(Short descriptive text snippets)
┄┄┄┄┄┄┄┄┄┄┄┄┄┄┄┄┄┄┄┄

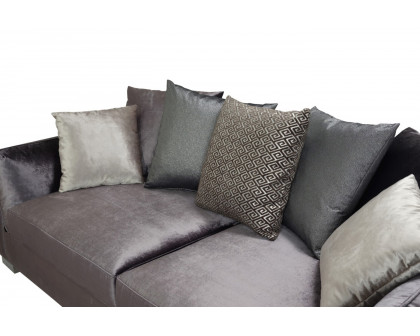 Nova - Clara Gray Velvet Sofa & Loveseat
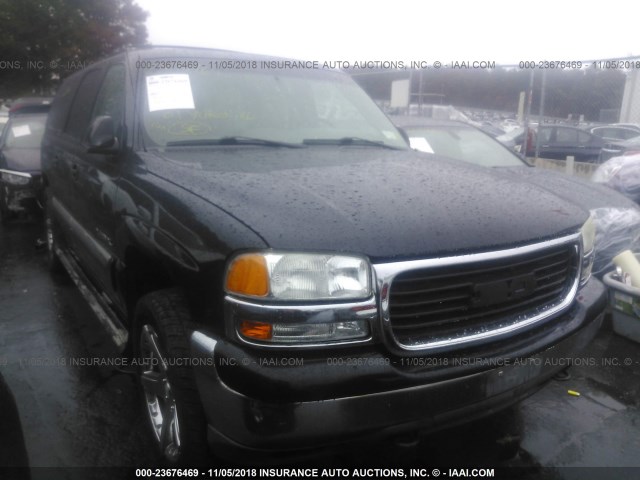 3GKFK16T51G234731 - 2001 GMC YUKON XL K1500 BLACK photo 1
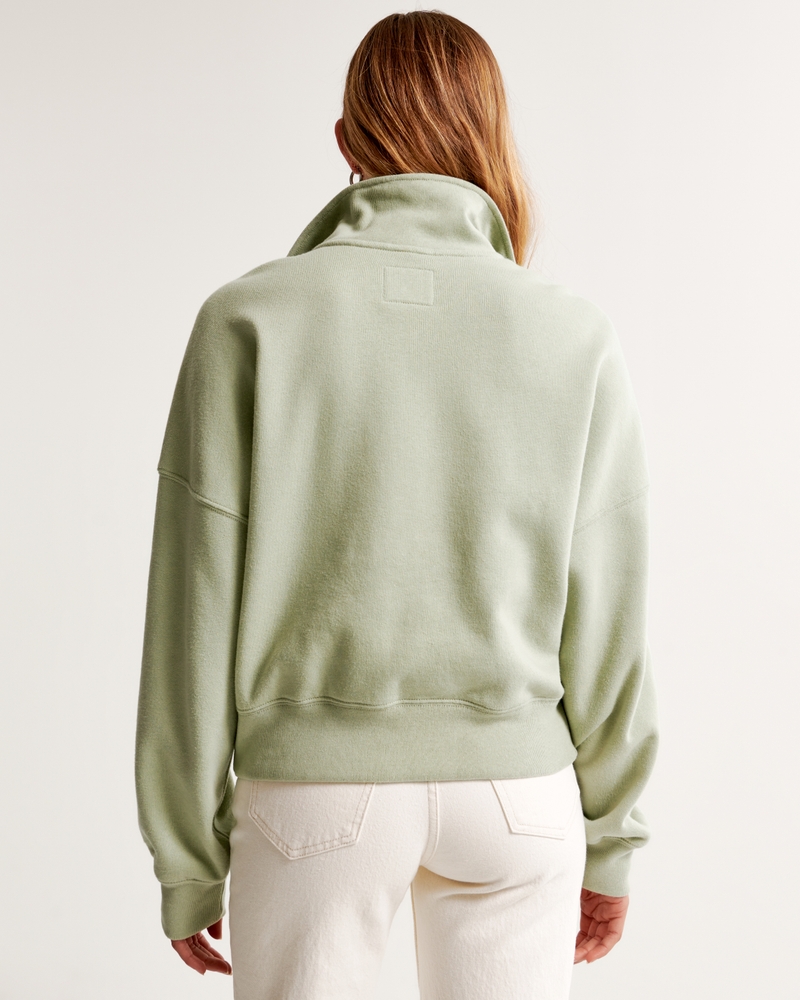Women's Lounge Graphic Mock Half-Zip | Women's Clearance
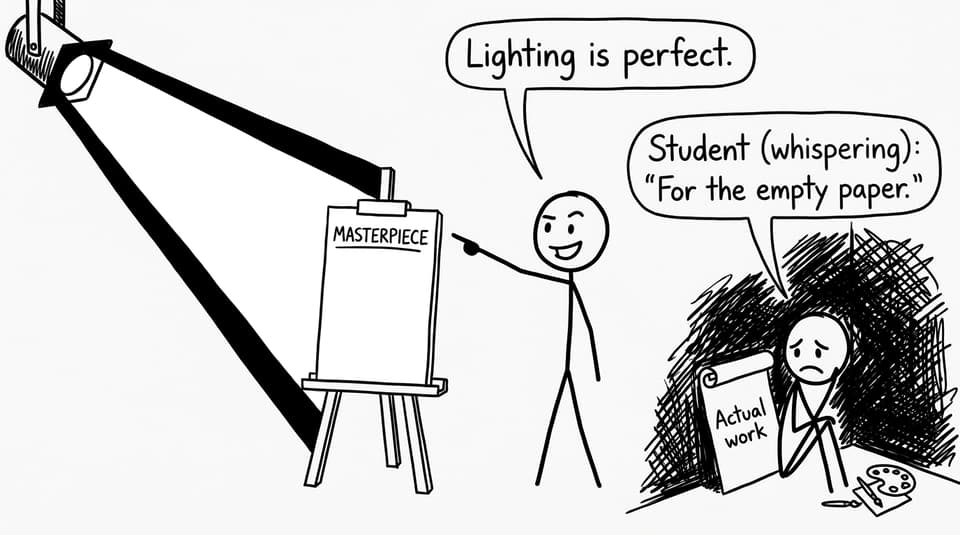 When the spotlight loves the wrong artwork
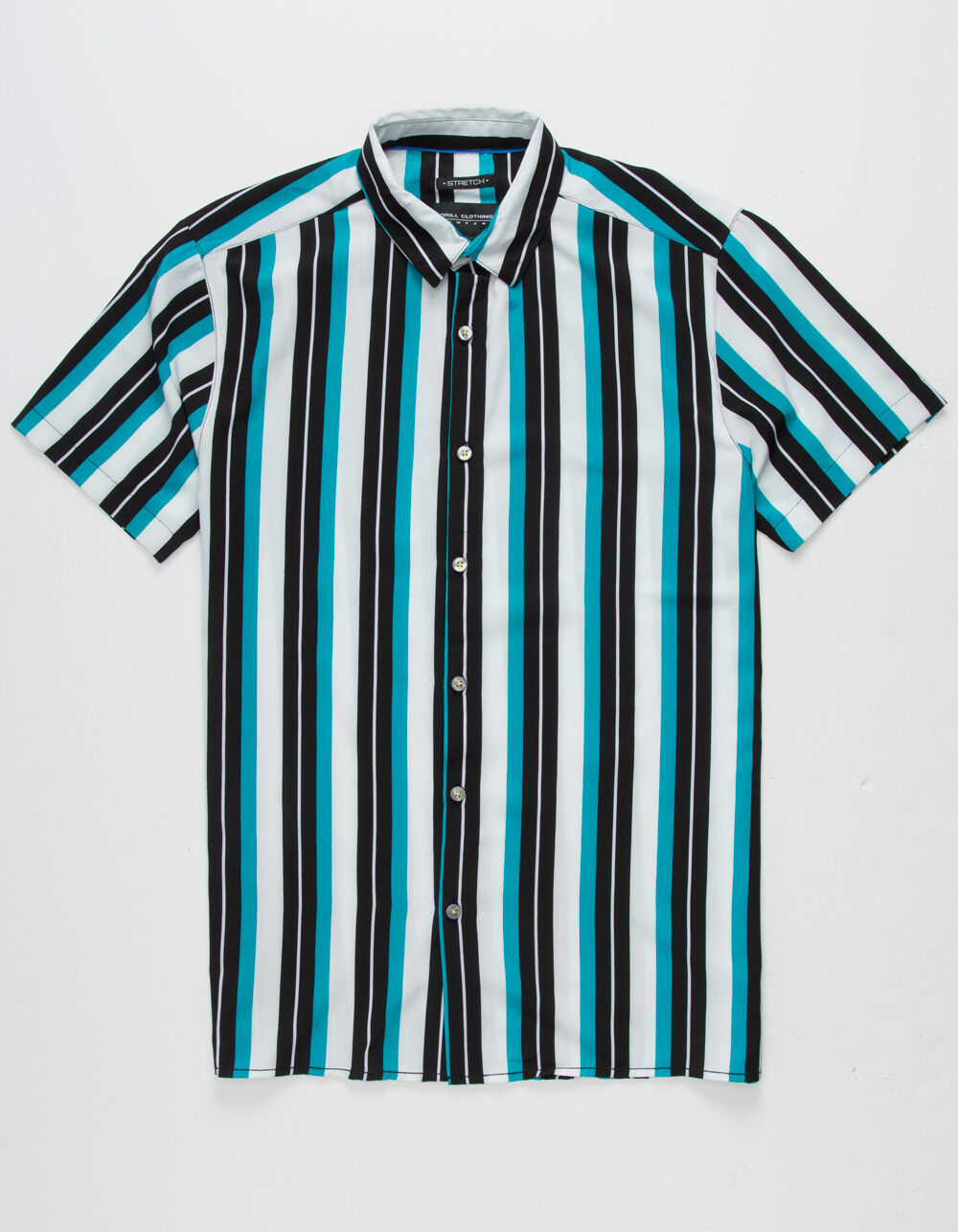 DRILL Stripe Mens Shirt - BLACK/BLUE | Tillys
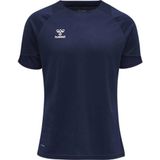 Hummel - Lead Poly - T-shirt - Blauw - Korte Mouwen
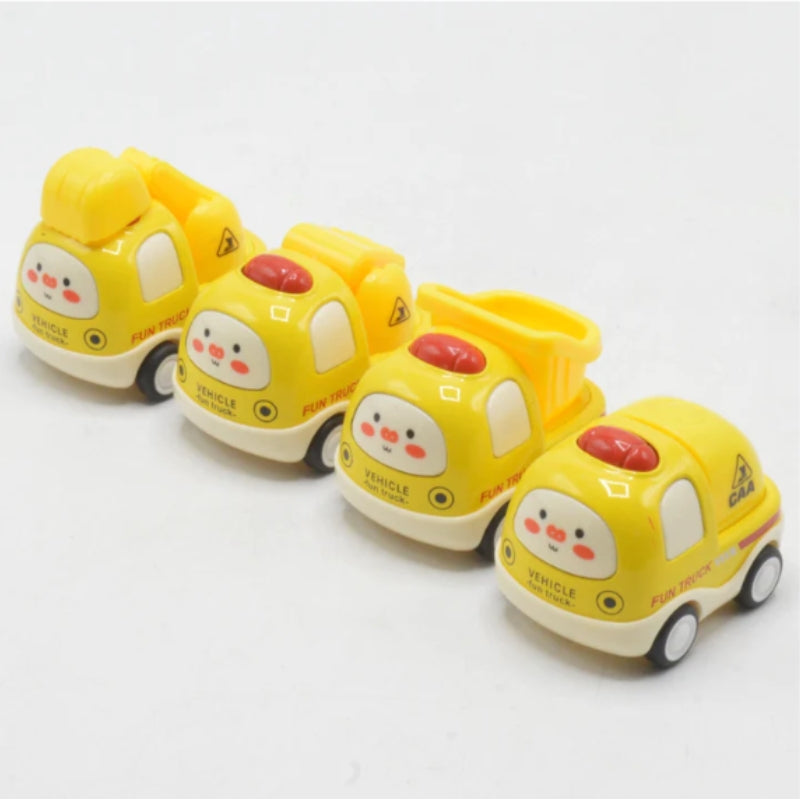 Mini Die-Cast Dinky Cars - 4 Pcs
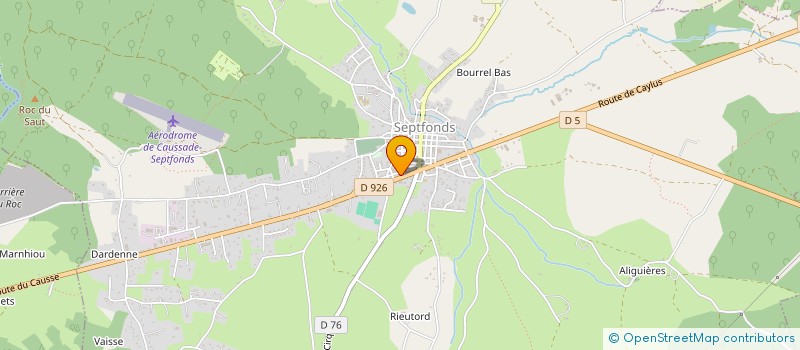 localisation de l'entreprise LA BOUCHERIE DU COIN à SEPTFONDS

┄┄┄┄┄┄┄┄┄┄┄┄┄┄┄┄┄┄┄┄

*Brief:* Copy the text of every line above word for word, and leave the pictures out.

*Solved exercise:*
 Nova - Clara Gray Velvet Sofa & Loveseat
 3GKFK16T51G234731 - 2001 GMC YUKON XL K1500 BLACK photo 1
Women's Lounge Graphic Mock Half-Zip | Women's Clearance
 When the spotlight loves the wrong artwork
 DRILL Stripe Mens Shirt - BLACK/BLUE | Tillys
 Hummel - Lead Poly - T-shirt - Blauw - Korte Mouwen
 Mini Die-Cast Dinky Cars - 4 Pcs
 localisation de l'entreprise LA BOUCHERIE DU COIN à SEPTFONDS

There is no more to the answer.